Best known probably is The Laramie Project, an award-winning play about how the killing affected people from all walks of life in Laramie, Wyoming, the town where Matthew attended college. The play tells the story not of the murder, which took place in October 1998, but of how one act changed more than just the people directly involved. But Matthew's murder also prompted Dennis Shepard and Matt's mother, Judy Shepard, to become more politically active, founding The Matthew Shepard Foundation, speaking out and participating in events championing not just gay rights, but combatting hate crimes and discrimination of other kinds as well.
As part of that effort, the University of North Texas brings Judy Shepard to campus to kick off its new program, Beyond Getting Along, which is designed "to encourage greater understanding of diversity, inclusiveness and respect." Her appearance follows five days of performances of The Laramie Project. During the event, Shepard will discuss Matthew's legacy as well as the life he led and the foundation she co-founded in his name, which is a nonprofit organization with a goal of educating people about acceptance, civil rights and legislation concerning both rights and hate crimes.
Judy Shepard speaks as part of the Beyond Getting Along program at noon Tuesday on the campus of the University of North Texas in the Auditorium Building, West Hickory Street between Avenues A and B. The talk is free and open to the public. Call 940-565-2456.
In addition to Shepard's talk and a question-and-answer session with the audience, the first event of Beyond Getting Along also includes a video introduction hosted by WFAA-Channel 8 news anchor Debbie Denmon, a UNT journalism school graduate, and a greeting by Warren Burggren, the dean of the College of Arts and Science, who helped lay the groundwork on Beyond Getting Along. Shepard will be assisted by Von Eaglin, the special assistant for diversity and community for the UNT department of housing and residence life. Eaglin will also offer the closing remarks.
The Shepards' controversial decision to not seek the death penalty for Matt's killers was because, as Dennis said in his statement during trial, "This is the time to begin the healing process. To show mercy to someone who refused to show any mercy." As the Shepards began their lives without their son, they decided the best way to grieve and to honor him was to not only show mercy, but to teach it to others, too. They seem to have found a kin in UNT's new Beyond Getting Along program.

☆ ☆ ☆ ☆ ☆

Task requirements
Write out the passage of the Judy Shepard event text between "As part of that" and "public. Call 940-565-2456.", inclusive, word for word. The listing that comes next isn't needed for any of this.

Material supplied
☆ ☆ ☆ ☆ ☆

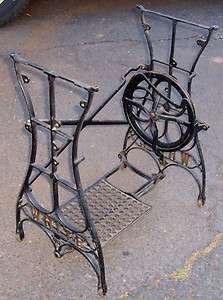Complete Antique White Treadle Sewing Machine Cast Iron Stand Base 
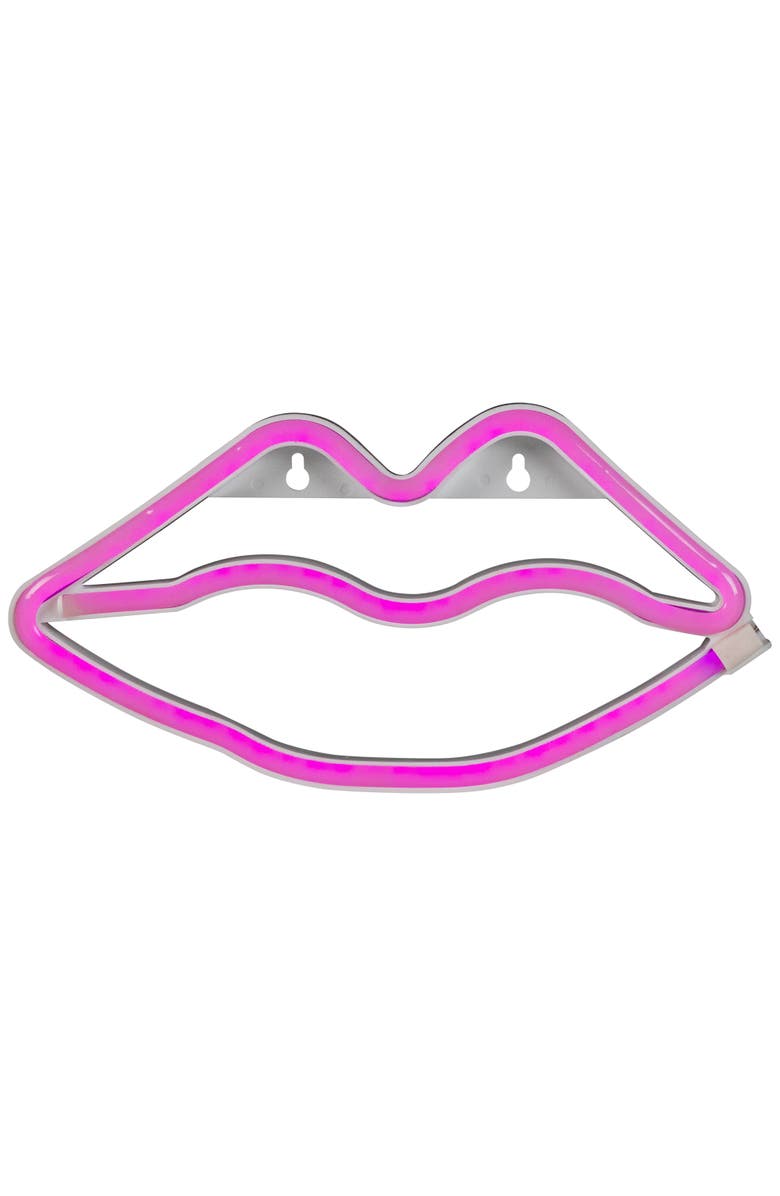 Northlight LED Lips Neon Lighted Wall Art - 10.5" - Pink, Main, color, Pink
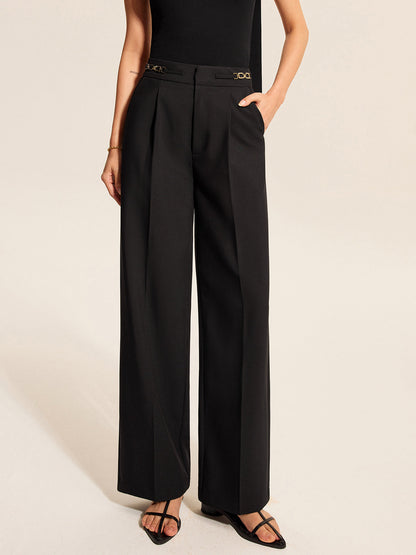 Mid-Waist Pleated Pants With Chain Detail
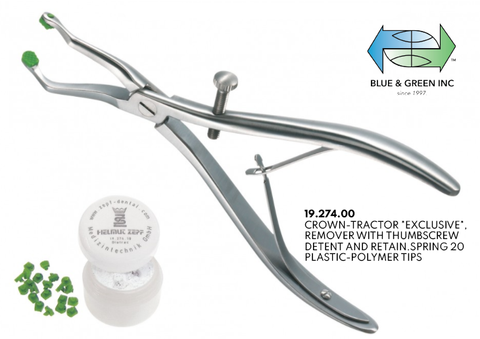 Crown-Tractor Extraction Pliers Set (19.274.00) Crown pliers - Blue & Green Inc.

☆ ☆ ☆ ☆ ☆

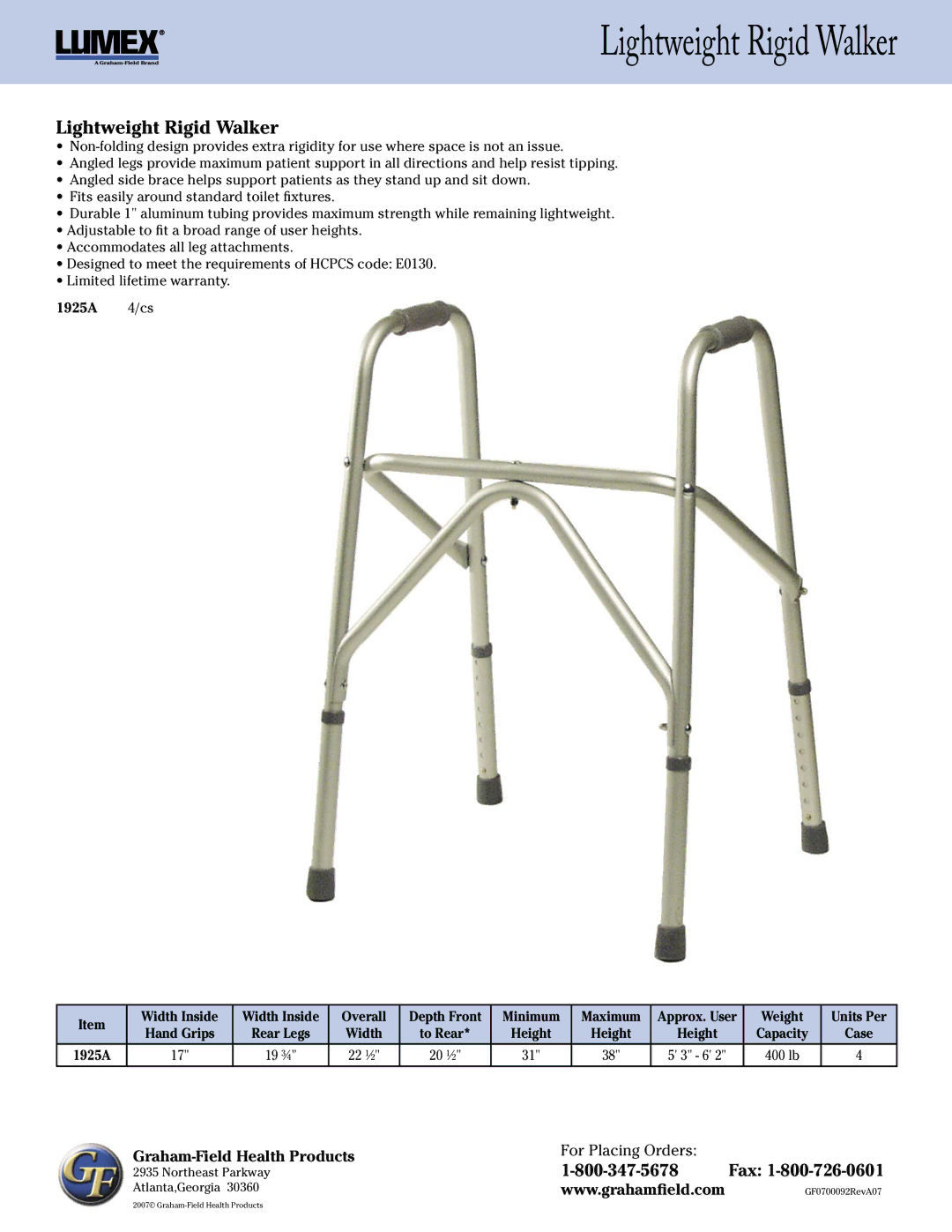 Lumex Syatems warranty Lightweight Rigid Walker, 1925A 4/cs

☆ ☆ ☆ ☆ ☆

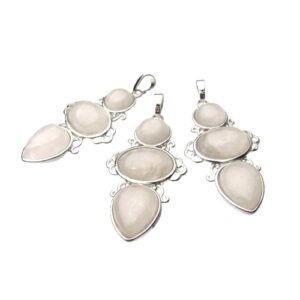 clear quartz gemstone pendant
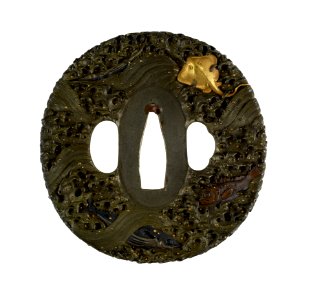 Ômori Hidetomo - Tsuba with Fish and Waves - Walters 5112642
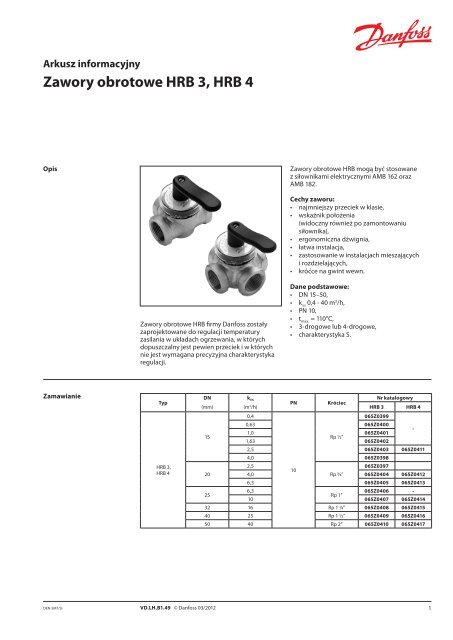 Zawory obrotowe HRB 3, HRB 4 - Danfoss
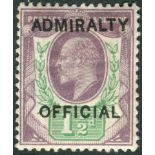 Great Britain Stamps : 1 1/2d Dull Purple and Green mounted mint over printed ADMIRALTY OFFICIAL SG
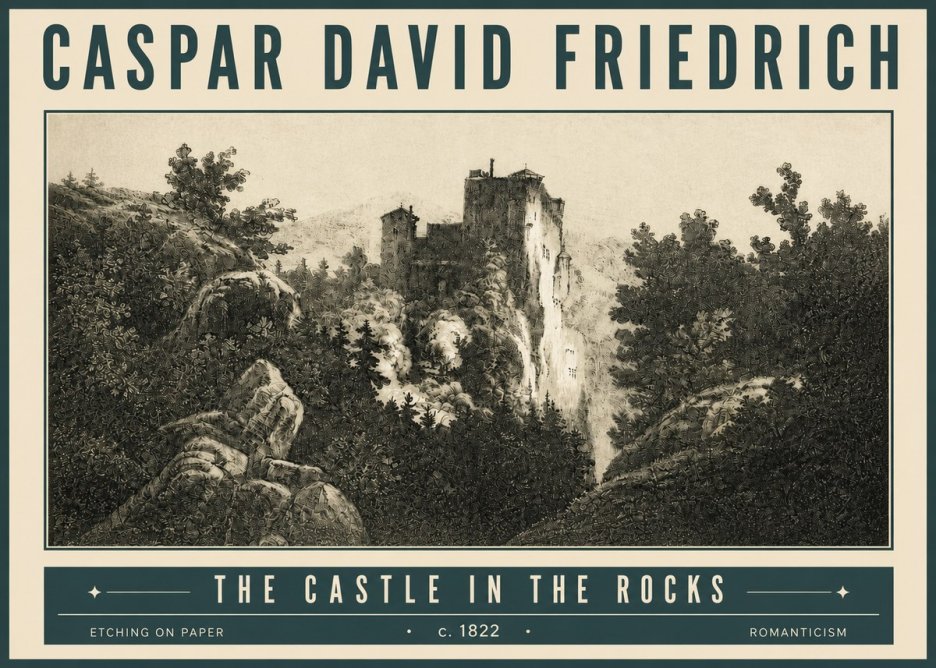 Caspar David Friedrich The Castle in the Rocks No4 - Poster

☆ ☆ ☆ ☆ ☆

Answer space
As part of that effort, the University of North Texas brings Judy Shepard to campus to kick off its new program, Beyond Getting Along, which is designed "to encourage greater understanding of diversity, inclusiveness and respect." Her appearance follows five days of performances of The Laramie Project. During the event, Shepard will discuss Matthew's legacy as well as the life he led and the foundation she co-founded in his name, which is a nonprofit organization with a goal of educating people about acceptance, civil rights and legislation concerning both rights and hate crimes.
Judy Shepard speaks as part of the Beyond Getting Along program at noon Tuesday on the campus of the University of North Texas in the Auditorium Building, West Hickory Street between Avenues A and B. The talk is free and open to the public. Call 940-565-2456.